* Task:
Rewrite these lines with every "Sticker" swapped for "Decal" and nothing else changed. Leave the pictures out of your answer.

* Given records:
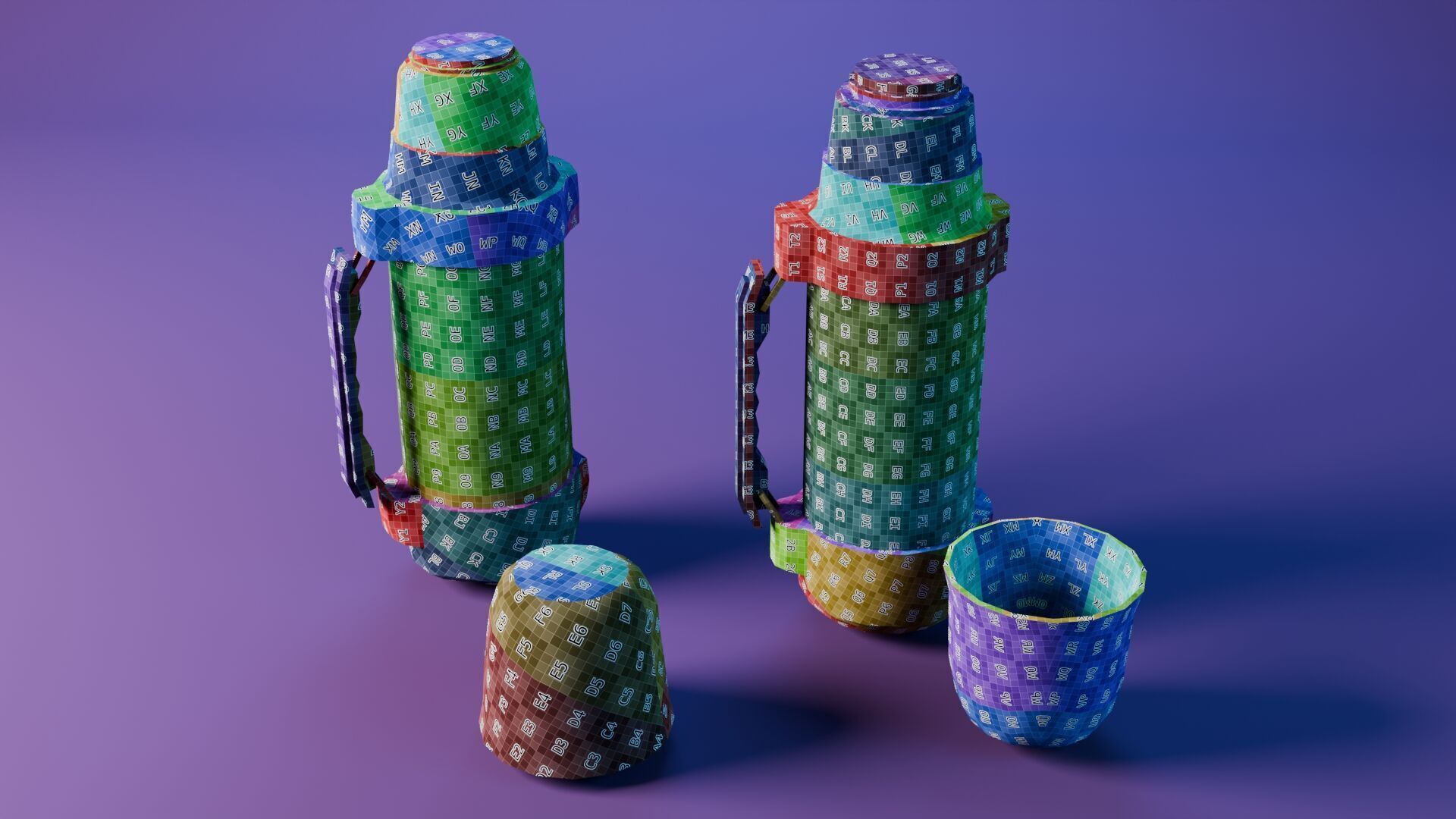 Thermos Coffee Flask Low-poly 3D model_22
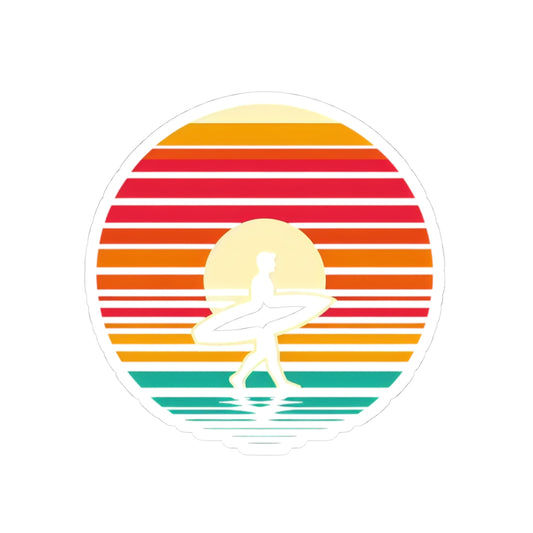 Coastal Stride Sticker | Retro Sunset with Surfer Silhouette – Bold Minimalist Beach Walk Graphic Vinyl Sticker
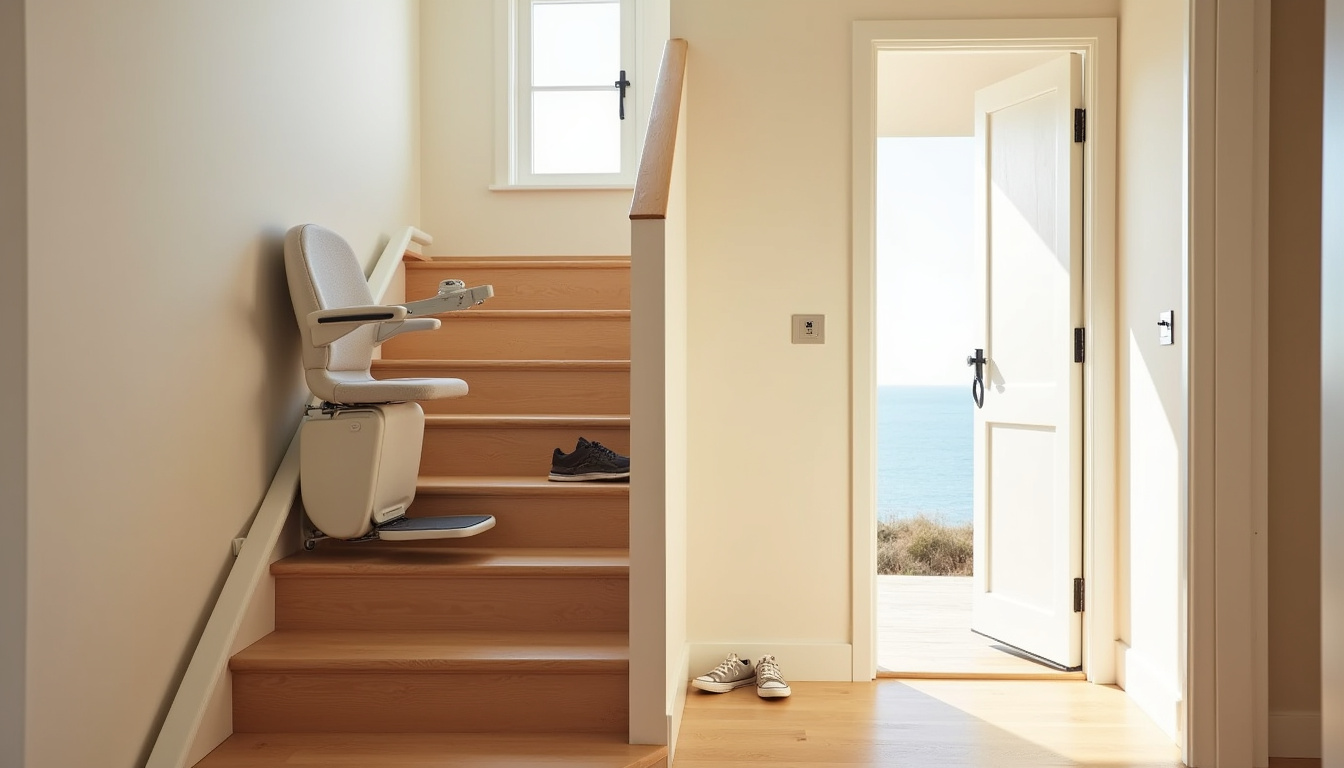 Installation d’un monte-escalier droit dans une maison à Biarritz avec escalier rectiligne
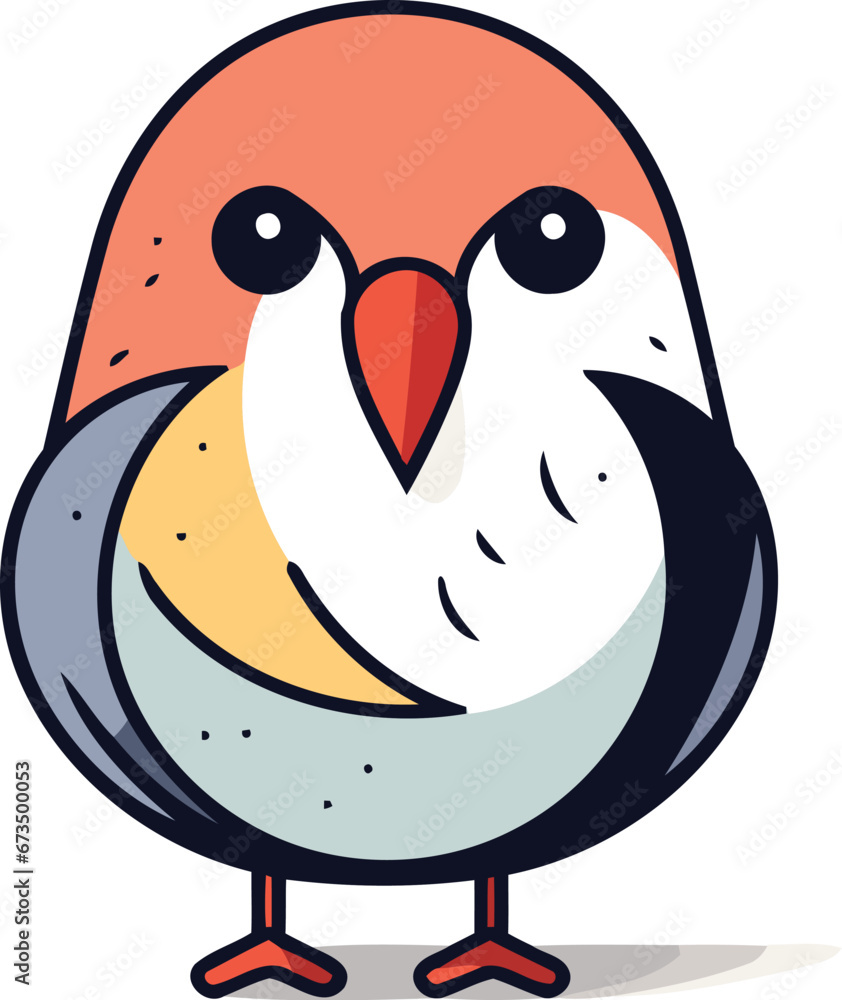 Cute cartoon bird. Vector illustration in flat style. Isolated on white background. Cute cartoon bird. Vector illustration in flat style. Isolated on white background.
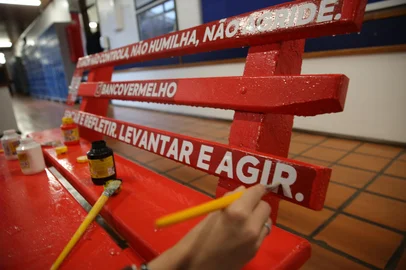 CAXIAS DO SUL, RS, BRASIL, 17/06/2025. CETEC UCS Escola de Ensino Médio e Técnico inaugura Banco Vermelho em parceria inédita no Rio Grande do Sul com instituto de combate à violência contra as mulheres. (Porthus Junior/Agência RBS)<!-- NICAID(16061766) -->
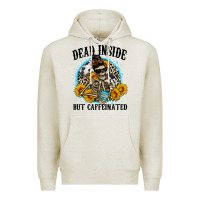 Oatmeal Heather dead inside but caffeinated Premium Hoodie - Zillion Design Studio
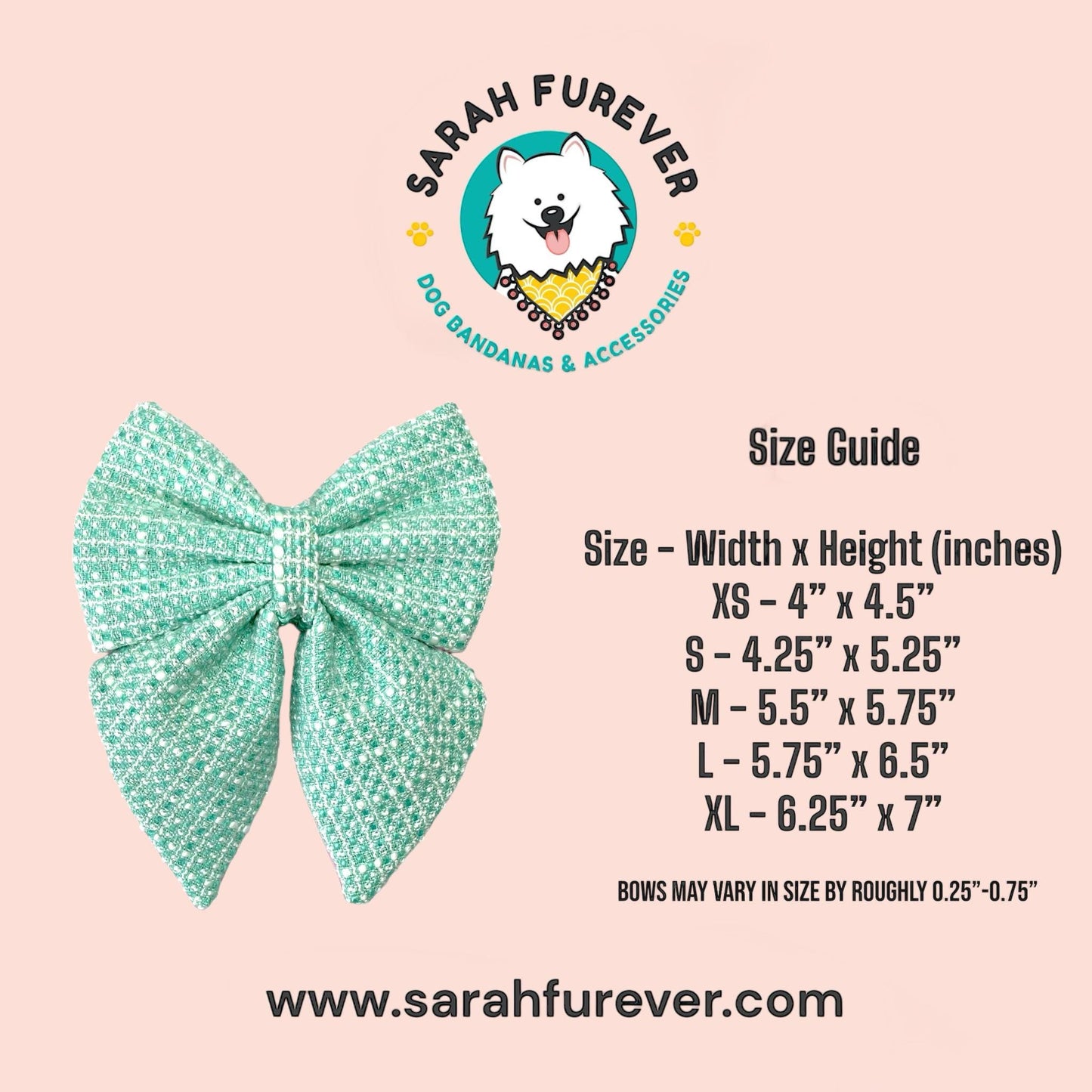 Mint Green Dog Bow for Spring and Easter: Bowtie or Sailor Bow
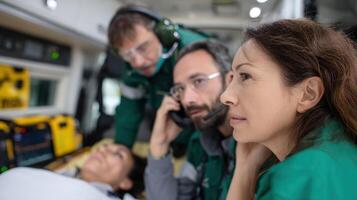 A paramedic team working on a patient lying on a stretcher in an ambulance using medical equipment and communicating swiftly photo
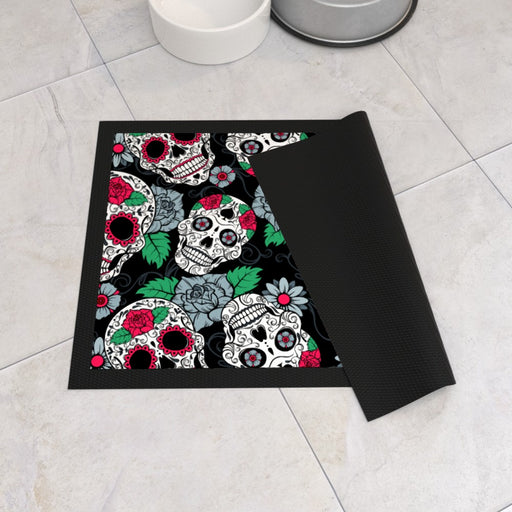 Pet Bowl Mats - Skulls and Roses - Print On It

* Solution:
 Thermos Coffee Flask Low-poly 3D model_22
 Coastal Stride Decal | Retro Sunset with Surfer Silhouette – Bold Minimalist Beach Walk Graphic Vinyl Decal
 Installation d’un monte-escalier droit dans une maison à Biarritz avec escalier rectiligne
 Cute cartoon bird. Vector illustration in flat style. Isolated on white background. Cute cartoon bird. Vector illustration in flat style. Isolated on white background.
 CAXIAS DO SUL, RS, BRASIL, 17/06/2025. CETEC UCS Escola de Ensino Médio e Técnico inaugura Banco Vermelho em parceria inédita no Rio Grande do Sul com instituto de combate à violência contra as mulheres. (Porthus Junior/Agência RBS)<!-- NICAID(16061766) -->
 Oatmeal Heather dead inside but caffeinated Premium Hoodie - Zillion Design Studio
 Mint Green Dog Bow for Spring and Easter: Bowtie or Sailor Bow
 A paramedic team working on a patient lying on a stretcher in an ambulance using medical equipment and communicating swiftly photo
 Pet Bowl Mats - Skulls and Roses - Print On It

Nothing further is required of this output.